-- begin Dataset entries --
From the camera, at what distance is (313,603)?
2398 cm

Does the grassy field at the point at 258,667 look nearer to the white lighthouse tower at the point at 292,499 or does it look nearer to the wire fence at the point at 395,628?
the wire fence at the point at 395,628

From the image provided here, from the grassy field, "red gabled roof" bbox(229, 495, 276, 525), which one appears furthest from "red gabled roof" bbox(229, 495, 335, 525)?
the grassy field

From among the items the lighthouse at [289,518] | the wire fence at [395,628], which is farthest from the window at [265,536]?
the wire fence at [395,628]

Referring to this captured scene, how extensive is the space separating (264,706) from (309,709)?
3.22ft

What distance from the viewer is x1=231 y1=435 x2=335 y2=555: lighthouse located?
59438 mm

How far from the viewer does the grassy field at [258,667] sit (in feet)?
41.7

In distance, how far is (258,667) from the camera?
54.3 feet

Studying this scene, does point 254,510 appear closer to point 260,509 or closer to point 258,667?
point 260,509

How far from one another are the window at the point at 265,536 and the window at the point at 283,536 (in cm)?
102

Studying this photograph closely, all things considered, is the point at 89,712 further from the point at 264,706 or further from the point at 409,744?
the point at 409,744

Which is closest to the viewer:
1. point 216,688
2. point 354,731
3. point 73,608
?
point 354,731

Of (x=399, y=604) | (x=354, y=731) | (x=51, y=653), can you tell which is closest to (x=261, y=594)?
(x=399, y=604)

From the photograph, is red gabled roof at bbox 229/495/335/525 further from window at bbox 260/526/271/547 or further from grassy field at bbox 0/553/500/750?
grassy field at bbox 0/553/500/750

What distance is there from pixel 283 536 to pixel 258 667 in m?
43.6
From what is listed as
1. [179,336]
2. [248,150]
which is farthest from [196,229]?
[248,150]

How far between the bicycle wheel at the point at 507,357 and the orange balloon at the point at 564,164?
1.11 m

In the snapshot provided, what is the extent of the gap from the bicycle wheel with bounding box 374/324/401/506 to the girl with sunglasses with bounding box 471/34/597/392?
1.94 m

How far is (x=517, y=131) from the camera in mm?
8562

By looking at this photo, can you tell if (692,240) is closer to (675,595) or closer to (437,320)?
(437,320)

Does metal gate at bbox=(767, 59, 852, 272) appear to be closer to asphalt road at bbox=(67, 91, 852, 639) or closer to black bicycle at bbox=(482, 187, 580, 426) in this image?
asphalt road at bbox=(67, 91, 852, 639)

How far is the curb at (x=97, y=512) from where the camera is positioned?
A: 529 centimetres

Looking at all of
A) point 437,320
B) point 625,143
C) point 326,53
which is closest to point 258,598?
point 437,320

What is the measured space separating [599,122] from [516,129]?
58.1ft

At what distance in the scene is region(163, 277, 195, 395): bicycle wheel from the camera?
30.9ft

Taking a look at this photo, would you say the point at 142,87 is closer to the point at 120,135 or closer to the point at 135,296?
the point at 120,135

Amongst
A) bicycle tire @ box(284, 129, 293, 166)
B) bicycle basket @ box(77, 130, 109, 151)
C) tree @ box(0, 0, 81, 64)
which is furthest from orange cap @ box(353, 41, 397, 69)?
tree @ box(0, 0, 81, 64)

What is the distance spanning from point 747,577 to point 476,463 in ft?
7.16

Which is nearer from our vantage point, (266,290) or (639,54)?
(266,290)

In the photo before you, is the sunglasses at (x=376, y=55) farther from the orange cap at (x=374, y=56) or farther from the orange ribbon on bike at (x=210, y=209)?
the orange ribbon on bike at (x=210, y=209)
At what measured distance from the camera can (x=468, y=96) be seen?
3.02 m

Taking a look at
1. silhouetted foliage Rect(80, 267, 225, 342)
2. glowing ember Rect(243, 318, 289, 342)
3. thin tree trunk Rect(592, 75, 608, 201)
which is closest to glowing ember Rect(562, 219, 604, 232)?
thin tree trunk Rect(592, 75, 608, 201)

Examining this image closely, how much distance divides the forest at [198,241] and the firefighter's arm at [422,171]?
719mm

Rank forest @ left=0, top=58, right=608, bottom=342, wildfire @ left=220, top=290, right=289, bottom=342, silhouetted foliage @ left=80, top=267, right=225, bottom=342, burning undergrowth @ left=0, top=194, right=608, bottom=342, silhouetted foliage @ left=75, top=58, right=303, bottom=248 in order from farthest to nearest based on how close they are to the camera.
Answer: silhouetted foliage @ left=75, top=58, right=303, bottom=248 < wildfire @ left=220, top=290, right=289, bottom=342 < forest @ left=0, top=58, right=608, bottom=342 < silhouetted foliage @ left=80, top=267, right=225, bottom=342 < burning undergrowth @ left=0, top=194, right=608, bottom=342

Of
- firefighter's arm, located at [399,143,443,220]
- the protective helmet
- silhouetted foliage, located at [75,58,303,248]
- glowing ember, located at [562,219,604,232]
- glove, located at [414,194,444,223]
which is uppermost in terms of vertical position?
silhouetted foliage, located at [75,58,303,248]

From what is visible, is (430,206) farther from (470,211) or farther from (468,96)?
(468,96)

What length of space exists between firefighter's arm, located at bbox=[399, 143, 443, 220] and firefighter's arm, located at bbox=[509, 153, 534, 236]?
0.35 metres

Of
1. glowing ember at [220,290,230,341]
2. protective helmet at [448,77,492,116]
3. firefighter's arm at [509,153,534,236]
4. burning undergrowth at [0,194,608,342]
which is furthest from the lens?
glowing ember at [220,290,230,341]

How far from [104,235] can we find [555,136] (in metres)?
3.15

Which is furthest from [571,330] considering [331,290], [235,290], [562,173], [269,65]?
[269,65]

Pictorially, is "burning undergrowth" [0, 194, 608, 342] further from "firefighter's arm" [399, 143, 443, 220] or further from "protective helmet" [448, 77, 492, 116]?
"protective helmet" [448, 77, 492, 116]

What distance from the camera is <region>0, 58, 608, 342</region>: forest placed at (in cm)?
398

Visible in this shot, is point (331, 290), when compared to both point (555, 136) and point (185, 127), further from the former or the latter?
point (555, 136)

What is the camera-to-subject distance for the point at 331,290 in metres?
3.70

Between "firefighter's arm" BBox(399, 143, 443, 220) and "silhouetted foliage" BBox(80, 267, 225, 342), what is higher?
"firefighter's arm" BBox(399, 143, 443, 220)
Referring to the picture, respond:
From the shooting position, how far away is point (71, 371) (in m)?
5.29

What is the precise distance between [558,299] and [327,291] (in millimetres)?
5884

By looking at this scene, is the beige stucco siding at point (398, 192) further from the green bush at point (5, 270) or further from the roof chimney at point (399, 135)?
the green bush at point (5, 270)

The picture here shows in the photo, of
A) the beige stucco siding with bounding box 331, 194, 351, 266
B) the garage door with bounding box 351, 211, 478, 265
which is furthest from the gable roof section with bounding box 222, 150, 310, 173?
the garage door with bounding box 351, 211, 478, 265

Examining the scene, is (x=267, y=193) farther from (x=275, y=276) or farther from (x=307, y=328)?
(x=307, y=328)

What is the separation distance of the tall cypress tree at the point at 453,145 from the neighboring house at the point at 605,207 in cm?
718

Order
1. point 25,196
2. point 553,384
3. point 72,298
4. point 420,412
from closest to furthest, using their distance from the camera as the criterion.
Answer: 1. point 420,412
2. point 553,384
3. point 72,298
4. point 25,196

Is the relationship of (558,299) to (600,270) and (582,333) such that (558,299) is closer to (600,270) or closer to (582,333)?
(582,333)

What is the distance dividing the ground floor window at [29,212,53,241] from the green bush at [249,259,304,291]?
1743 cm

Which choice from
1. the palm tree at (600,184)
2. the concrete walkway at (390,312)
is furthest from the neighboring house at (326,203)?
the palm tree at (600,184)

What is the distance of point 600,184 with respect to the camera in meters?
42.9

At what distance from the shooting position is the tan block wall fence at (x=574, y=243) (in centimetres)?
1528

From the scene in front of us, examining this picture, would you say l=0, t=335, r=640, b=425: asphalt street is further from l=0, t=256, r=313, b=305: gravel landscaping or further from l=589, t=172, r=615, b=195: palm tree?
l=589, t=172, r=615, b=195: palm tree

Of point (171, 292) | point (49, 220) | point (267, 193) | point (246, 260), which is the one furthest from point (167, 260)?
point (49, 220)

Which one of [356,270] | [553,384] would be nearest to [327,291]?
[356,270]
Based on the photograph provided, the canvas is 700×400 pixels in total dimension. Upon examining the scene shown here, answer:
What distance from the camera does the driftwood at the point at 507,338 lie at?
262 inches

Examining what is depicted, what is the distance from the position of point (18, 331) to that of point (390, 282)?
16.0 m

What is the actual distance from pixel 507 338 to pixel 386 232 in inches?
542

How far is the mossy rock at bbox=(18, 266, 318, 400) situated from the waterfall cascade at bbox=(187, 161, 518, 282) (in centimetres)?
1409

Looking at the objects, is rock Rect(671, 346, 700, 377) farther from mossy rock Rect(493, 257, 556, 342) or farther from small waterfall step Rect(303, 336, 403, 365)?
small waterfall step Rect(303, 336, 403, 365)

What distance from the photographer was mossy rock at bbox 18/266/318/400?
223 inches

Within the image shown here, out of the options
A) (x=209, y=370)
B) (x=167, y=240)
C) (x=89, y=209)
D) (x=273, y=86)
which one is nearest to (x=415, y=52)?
-- end Dataset entries --
◆ **What is required**:
Copy out the lines starting at the one containing "What is the distance of" and ending with the last line of the entries. Include nothing else.

◆ **Full output**:
What is the distance of point 600,184 with respect to the camera in meters?
42.9

At what distance from the shooting position is the tan block wall fence at (x=574, y=243) (in centimetres)?
1528

From the scene in front of us, examining this picture, would you say l=0, t=335, r=640, b=425: asphalt street is further from l=0, t=256, r=313, b=305: gravel landscaping or further from l=589, t=172, r=615, b=195: palm tree?
l=589, t=172, r=615, b=195: palm tree

Of point (171, 292) | point (49, 220) | point (267, 193) | point (246, 260), which is the one furthest from point (167, 260)?
point (49, 220)

Which one of [356,270] | [553,384] would be nearest to [327,291]?
[356,270]
Based on the photograph provided, the canvas is 700×400 pixels in total dimension. Upon examining the scene shown here, answer:
What distance from the camera does the driftwood at the point at 507,338 lie at?
262 inches

Examining what is depicted, what is the distance from the position of point (18, 331) to that of point (390, 282)?
16.0 m

What is the actual distance from pixel 507 338 to pixel 386 232 in inches?
542

How far is the mossy rock at bbox=(18, 266, 318, 400) situated from the waterfall cascade at bbox=(187, 161, 518, 282) (in centimetres)?
1409

Looking at the objects, is rock Rect(671, 346, 700, 377) farther from mossy rock Rect(493, 257, 556, 342) or farther from small waterfall step Rect(303, 336, 403, 365)?
small waterfall step Rect(303, 336, 403, 365)

What distance from the photographer was mossy rock at bbox 18/266/318/400?
223 inches

Within the image shown here, out of the options
A) (x=209, y=370)
B) (x=167, y=240)
C) (x=89, y=209)
D) (x=273, y=86)
which one is nearest to (x=415, y=52)?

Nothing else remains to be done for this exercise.